RE: More review of JSON-LD syntax

Thanks a lot Charles!

I’ve created ISSUE-230 [1] to keep track of this. I will make sure that all
discussion is also mirrored to the RDF WG mailing list.

[1] https://github.com/json-ld/json-ld.org/issues/230


--
Markus Lanthaler
@markuslanthaler



------ Original message -----
From: Charles Greer [mailto:cgreer@marklogic.com] 
Sent: Wednesday, March 13, 2013 7:38 PM
To: W3C RDF WG
Subject: More review of JSON-LD syntax

Hi all,

This email is a review of JSON-LD-SYNTAX as of 3/13/2013

https://dvcs.w3.org/hg/json-ld/raw-file/default/spec/latest/json-ld-syntax/i
ndex.html#data-indexing

Overall:

The document presents the syntax in a reasonably clear way.  The one
exception to this is the intersection of terms, absolute IRIs, compact IRIs
and relative IRIs.  In particular one might wish to rethink the use of
relative IRIs in here at all, they seem to be confusing or problematic every
time they come up, and don't seem to add to JSON-LD in any significant way. 
I've noted these places below.

Until I came to flattening, I thought that JSON-LD was subject to a lot of
the same problems as RDF/XML.  My concern had to do with manipulating
structures as JSON - if there are a lot of ways to represent something, then
one gets into a lot of issues with finding data within the structure. 
Flattening seems to get rid of most of those concerns - it should probably
be foregrounded as a good canonical representation if you can go that far.

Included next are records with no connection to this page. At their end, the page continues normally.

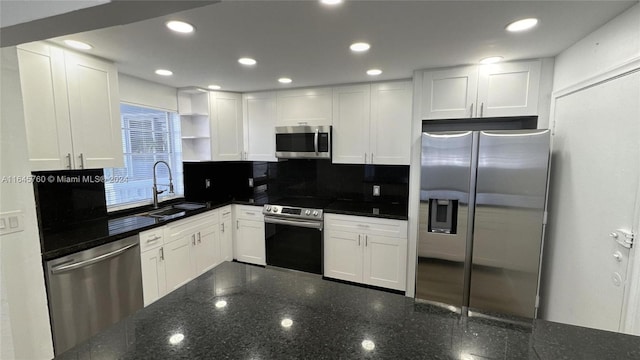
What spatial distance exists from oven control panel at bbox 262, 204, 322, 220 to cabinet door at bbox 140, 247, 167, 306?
1.18 metres

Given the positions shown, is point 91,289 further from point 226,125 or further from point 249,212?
point 226,125

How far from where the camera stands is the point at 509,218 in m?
2.17

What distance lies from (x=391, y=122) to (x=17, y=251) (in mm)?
3077

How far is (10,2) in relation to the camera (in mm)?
941

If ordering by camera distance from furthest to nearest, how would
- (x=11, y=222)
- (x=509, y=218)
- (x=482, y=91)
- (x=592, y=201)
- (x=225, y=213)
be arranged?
(x=225, y=213) → (x=482, y=91) → (x=509, y=218) → (x=592, y=201) → (x=11, y=222)

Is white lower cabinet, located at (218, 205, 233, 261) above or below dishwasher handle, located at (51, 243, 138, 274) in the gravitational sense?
below

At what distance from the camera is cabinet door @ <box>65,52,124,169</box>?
2.04m

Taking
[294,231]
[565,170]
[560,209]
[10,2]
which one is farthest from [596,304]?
[10,2]

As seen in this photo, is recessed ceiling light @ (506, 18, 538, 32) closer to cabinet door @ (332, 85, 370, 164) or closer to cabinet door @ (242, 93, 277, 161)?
cabinet door @ (332, 85, 370, 164)

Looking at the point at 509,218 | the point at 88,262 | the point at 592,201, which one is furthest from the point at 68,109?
the point at 592,201

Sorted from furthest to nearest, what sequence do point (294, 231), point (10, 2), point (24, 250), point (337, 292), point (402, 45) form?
1. point (294, 231)
2. point (402, 45)
3. point (24, 250)
4. point (337, 292)
5. point (10, 2)

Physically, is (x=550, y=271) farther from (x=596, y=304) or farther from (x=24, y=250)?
(x=24, y=250)

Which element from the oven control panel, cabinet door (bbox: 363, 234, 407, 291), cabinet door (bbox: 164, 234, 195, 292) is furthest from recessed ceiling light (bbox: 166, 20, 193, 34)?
cabinet door (bbox: 363, 234, 407, 291)

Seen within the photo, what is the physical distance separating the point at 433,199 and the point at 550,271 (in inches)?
41.4
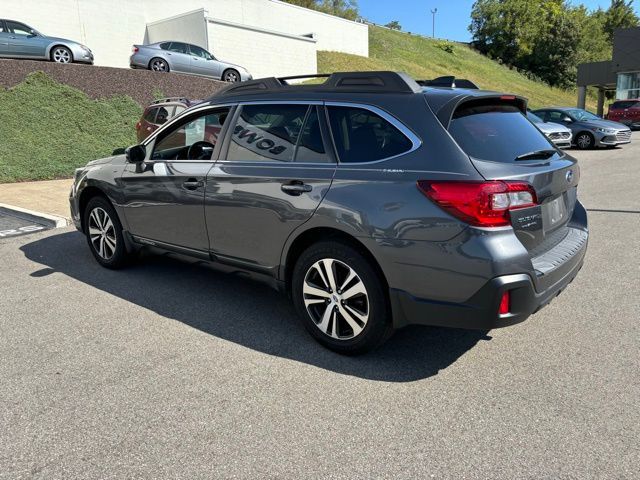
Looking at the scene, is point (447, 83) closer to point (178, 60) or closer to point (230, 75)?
point (178, 60)

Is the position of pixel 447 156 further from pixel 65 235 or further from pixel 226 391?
pixel 65 235

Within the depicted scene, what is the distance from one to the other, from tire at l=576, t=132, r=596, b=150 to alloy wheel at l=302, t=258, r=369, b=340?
17.5 metres

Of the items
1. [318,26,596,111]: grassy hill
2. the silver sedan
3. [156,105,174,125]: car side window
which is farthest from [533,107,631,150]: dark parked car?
[318,26,596,111]: grassy hill

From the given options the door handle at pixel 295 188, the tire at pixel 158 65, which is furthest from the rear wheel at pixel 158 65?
the door handle at pixel 295 188

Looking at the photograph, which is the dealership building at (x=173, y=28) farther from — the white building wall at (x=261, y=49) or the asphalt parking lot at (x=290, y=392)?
the asphalt parking lot at (x=290, y=392)

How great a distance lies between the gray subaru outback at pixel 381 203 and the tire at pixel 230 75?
52.9 feet

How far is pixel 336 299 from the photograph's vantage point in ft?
11.3

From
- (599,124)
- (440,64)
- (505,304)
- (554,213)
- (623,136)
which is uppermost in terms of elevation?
(440,64)

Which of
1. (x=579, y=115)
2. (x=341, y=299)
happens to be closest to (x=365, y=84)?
(x=341, y=299)

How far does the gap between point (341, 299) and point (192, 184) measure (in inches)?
65.6

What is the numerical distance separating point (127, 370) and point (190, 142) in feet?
7.17

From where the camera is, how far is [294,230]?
11.6 ft

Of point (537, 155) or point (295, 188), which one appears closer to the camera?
point (537, 155)

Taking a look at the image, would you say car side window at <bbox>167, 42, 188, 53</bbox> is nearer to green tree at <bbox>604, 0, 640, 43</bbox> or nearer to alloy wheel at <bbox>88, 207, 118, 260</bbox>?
alloy wheel at <bbox>88, 207, 118, 260</bbox>
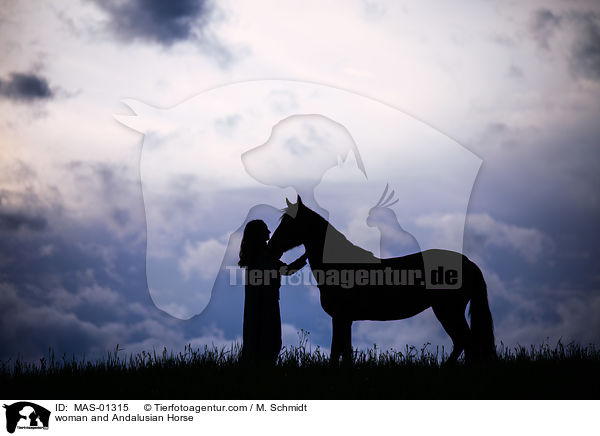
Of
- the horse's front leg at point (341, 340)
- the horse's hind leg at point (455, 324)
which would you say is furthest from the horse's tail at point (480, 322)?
the horse's front leg at point (341, 340)

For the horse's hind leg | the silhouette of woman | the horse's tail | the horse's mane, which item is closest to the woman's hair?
the silhouette of woman

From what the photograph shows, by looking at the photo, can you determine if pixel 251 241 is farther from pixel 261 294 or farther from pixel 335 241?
pixel 335 241

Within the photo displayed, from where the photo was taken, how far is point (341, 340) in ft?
26.0

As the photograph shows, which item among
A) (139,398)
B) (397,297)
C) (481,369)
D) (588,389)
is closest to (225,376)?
(139,398)

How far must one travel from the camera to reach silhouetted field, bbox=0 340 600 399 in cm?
680

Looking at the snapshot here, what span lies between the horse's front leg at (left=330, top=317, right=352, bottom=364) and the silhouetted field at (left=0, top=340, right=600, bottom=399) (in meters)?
0.16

Otherwise this review is mainly editorial nits:

The Nits:

"a way to disambiguate the keys used between multiple JSON documents by
mapping them to IRIs via a context,"

"keys used between sounds awkward to me (conflates identify with reference)
how about "shared among"?

1.1  I think this characterization of JSON-LD is incorrect:
"a serialization of Linked Data in JSON."  
>From what I'm reading, JSON-LD is a method for encoding linked data within
JSON documents and generating RDF from them.  While it's possible to create
JSON-LD documents that are serializations of linked data, the focus of this
document presents JSON-LD as a superset of RDF.  Many things about JSON-LD
rely on document scope, and a JSON-LD can contain much more than just the
RDF within.  You've probably gone over this point many times before, but
JSON-LD seems to be much more about authoring or incrementally creating
Linked-Data-ready JSON than it is about writing out Linked Data as JSON.

2. Design Goals
Expressiveness:  Repetitive use of 'to be able to express.'  You'll want to
reword one of those.  My sense is that syntax expresses a graph, but graphs
don't express a data model.

Zero-edits You have a missing reference "(see )."

5. Basic concepts
A note on 'serialization' above -- dereferencing contexts make JSON-LD
really different from other serializations of RDF.  Perhaps that's why
you've shied away from the term "RDF."  Maybe only documents that are fully
expanded/dereferenced actually conform to RDF.  It means that without the
ability to dereference a context, the JSON-LD document has different data in
it than it would were the context fully realized.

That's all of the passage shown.